> Exercise description: Please write out the records below again, switching every "lake water" to "pond water" and changing nothing else.

> Records shown:
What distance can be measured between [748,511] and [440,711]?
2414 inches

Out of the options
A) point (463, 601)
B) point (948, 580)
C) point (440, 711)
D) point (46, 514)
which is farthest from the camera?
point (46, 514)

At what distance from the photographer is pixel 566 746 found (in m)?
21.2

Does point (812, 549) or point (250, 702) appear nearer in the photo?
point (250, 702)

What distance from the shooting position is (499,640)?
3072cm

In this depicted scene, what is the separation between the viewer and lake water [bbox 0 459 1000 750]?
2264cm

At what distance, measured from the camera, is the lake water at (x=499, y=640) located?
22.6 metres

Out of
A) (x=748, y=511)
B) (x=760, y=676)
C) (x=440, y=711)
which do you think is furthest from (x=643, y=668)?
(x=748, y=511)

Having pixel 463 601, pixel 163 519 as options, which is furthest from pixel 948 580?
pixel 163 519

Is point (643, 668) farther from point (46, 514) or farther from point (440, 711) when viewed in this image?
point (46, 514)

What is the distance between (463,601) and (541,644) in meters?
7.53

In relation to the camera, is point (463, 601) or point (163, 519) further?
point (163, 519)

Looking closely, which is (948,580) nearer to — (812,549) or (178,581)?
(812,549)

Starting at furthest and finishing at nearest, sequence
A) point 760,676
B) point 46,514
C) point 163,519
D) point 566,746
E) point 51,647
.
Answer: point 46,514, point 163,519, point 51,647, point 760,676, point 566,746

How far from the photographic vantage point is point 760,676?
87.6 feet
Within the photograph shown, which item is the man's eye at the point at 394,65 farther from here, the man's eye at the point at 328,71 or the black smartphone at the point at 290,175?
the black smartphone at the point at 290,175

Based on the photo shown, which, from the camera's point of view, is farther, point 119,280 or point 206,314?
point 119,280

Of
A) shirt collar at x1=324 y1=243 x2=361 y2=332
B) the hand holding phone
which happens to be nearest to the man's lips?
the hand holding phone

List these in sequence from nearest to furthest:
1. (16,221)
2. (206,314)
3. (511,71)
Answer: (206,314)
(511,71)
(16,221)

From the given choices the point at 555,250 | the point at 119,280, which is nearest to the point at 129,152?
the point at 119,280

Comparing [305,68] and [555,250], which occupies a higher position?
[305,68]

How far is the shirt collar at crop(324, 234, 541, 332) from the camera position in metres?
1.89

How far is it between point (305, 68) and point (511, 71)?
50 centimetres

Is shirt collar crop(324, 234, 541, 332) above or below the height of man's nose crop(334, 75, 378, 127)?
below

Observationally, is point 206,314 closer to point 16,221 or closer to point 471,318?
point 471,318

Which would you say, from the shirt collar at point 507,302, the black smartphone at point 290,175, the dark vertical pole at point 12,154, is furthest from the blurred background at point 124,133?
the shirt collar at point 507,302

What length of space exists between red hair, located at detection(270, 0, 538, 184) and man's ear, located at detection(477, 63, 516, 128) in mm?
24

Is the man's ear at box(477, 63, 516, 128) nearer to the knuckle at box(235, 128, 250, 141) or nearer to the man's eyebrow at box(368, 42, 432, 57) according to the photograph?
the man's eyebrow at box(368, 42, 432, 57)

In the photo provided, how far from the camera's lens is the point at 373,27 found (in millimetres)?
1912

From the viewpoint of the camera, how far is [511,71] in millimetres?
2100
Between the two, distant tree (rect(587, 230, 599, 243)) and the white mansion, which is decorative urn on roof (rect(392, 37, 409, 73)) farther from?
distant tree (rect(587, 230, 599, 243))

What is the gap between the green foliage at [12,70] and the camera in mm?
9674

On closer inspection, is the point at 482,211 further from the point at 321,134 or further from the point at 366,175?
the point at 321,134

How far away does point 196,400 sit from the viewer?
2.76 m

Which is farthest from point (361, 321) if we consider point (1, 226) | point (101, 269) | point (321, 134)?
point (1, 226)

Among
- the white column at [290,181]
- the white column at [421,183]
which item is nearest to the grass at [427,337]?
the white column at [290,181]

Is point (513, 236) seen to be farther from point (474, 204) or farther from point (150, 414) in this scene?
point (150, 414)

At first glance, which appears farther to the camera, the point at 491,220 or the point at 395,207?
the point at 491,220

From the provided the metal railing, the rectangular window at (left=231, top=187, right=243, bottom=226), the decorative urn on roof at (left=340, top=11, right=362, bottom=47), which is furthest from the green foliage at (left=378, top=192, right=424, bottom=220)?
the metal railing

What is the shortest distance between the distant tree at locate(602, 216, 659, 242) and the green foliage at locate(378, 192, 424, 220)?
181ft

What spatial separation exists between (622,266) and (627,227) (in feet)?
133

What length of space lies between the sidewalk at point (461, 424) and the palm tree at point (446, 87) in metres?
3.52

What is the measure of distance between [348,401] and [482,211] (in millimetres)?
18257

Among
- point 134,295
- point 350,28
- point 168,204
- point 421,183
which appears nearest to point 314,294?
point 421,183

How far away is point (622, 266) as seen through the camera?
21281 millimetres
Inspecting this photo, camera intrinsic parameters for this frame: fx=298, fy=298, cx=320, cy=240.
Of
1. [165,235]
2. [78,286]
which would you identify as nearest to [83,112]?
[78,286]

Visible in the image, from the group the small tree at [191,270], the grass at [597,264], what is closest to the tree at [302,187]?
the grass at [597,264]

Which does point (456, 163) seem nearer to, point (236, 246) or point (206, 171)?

> Written answer:
What distance can be measured between [748,511] and [440,711]?
2414 inches

Out of the options
A) point (463, 601)
B) point (948, 580)
C) point (440, 711)
D) point (46, 514)
which is farthest from the camera?
point (46, 514)

At what distance from the photographer is pixel 566 746 found (in m)?
21.2

Does point (812, 549) or point (250, 702) appear nearer in the photo?
point (250, 702)

What distance from the shooting position is (499,640)?
3072cm

In this depicted scene, what is the separation between the viewer and pond water [bbox 0 459 1000 750]?
2264cm

At what distance, measured from the camera, is the pond water at (x=499, y=640) located?
22.6 metres

Out of
A) (x=748, y=511)
B) (x=760, y=676)
C) (x=440, y=711)
which do you think is furthest from (x=643, y=668)?
(x=748, y=511)

Having pixel 463 601, pixel 163 519 as options, which is furthest from pixel 948 580?
pixel 163 519

Is point (643, 668) farther from point (46, 514) or farther from point (440, 711) when viewed in this image?
point (46, 514)

What is the distance between (463,601) and (541,644) in meters?
7.53

In relation to the camera, is point (463, 601) or point (163, 519) further?
point (163, 519)

Looking closely, which is (948,580) nearer to — (812,549) or (178,581)?
(812,549)

Starting at furthest and finishing at nearest, sequence
A) point 760,676
B) point 46,514
C) point 163,519
D) point 566,746
E) point 51,647
.
Answer: point 46,514, point 163,519, point 51,647, point 760,676, point 566,746

How far from the photographic vantage point is point 760,676?
87.6 feet
Within the photograph shown, which item is the man's eye at the point at 394,65 farther from here, the man's eye at the point at 328,71 or the black smartphone at the point at 290,175?
the black smartphone at the point at 290,175

Based on the photo shown, which, from the camera's point of view, is farther, point 119,280 or point 206,314?
point 119,280

Of
A) shirt collar at x1=324 y1=243 x2=361 y2=332
B) the hand holding phone
which happens to be nearest to the man's lips?
the hand holding phone

List these in sequence from nearest to furthest:
1. (16,221)
2. (206,314)
3. (511,71)
Answer: (206,314)
(511,71)
(16,221)

From the given choices the point at 555,250 | the point at 119,280, which is nearest to the point at 129,152?
the point at 119,280

Comparing [305,68] and [555,250], which occupies a higher position?
[305,68]

How far is the shirt collar at crop(324, 234, 541, 332) from the camera position in metres?
1.89

How far is it between point (305, 68) and point (511, 71)?
50 centimetres

Is shirt collar crop(324, 234, 541, 332) above or below the height of man's nose crop(334, 75, 378, 127)?
below

Observationally, is point 206,314 closer to point 16,221 or closer to point 471,318?
point 471,318

Which would you say, from the shirt collar at point 507,302, the black smartphone at point 290,175, the dark vertical pole at point 12,154, is furthest from the blurred background at point 124,133?
the shirt collar at point 507,302

What length of space exists between red hair, located at detection(270, 0, 538, 184) and man's ear, located at detection(477, 63, 516, 128) in mm?
24

Is the man's ear at box(477, 63, 516, 128) nearer to the knuckle at box(235, 128, 250, 141) or nearer to the man's eyebrow at box(368, 42, 432, 57) according to the photograph?
the man's eyebrow at box(368, 42, 432, 57)

In the photo provided, how far from the camera's lens is the point at 373,27 found (in millimetres)?
1912

From the viewpoint of the camera, how far is [511,71] in millimetres?
2100
Between the two, distant tree (rect(587, 230, 599, 243)) and the white mansion, which is decorative urn on roof (rect(392, 37, 409, 73)) farther from?
distant tree (rect(587, 230, 599, 243))

What is the gap between the green foliage at [12,70] and the camera in mm?
9674

On closer inspection, is the point at 482,211 further from the point at 321,134 or further from the point at 366,175?
the point at 321,134

How far away does point 196,400 sit from the viewer?
2.76 m

Which is farthest from point (361, 321) if we consider point (1, 226) | point (101, 269) | point (321, 134)?
point (1, 226)

Among
- the white column at [290,181]
- the white column at [421,183]
which item is nearest to the grass at [427,337]?
the white column at [290,181]

Is point (513, 236) seen to be farther from point (474, 204) or farther from point (150, 414) in this scene?
point (150, 414)

At first glance, which appears farther to the camera, the point at 491,220 or the point at 395,207?
the point at 491,220

From the provided the metal railing, the rectangular window at (left=231, top=187, right=243, bottom=226), the decorative urn on roof at (left=340, top=11, right=362, bottom=47), which is furthest from the green foliage at (left=378, top=192, right=424, bottom=220)?
the metal railing

What is the shortest distance between the distant tree at locate(602, 216, 659, 242) and the green foliage at locate(378, 192, 424, 220)?
181ft

What spatial separation exists between (622,266) and (627,227) (in feet)?
133

What length of space lies between the sidewalk at point (461, 424) and the palm tree at point (446, 87) in metres?
3.52

What is the measure of distance between [348,401] and [482,211] (in millimetres)?
18257

Among
- point 134,295
- point 350,28
- point 168,204
- point 421,183
which appears nearest to point 314,294?
point 421,183

How far away is point (622, 266) as seen through the camera?
21281 millimetres
Inspecting this photo, camera intrinsic parameters for this frame: fx=298, fy=298, cx=320, cy=240.
Of
1. [165,235]
2. [78,286]
which would you identify as nearest to [83,112]?
[78,286]

Visible in the image, from the group the small tree at [191,270], the grass at [597,264], what is closest to the tree at [302,187]?
the grass at [597,264]

Which does point (456, 163) seem nearer to, point (236, 246) or point (206, 171)?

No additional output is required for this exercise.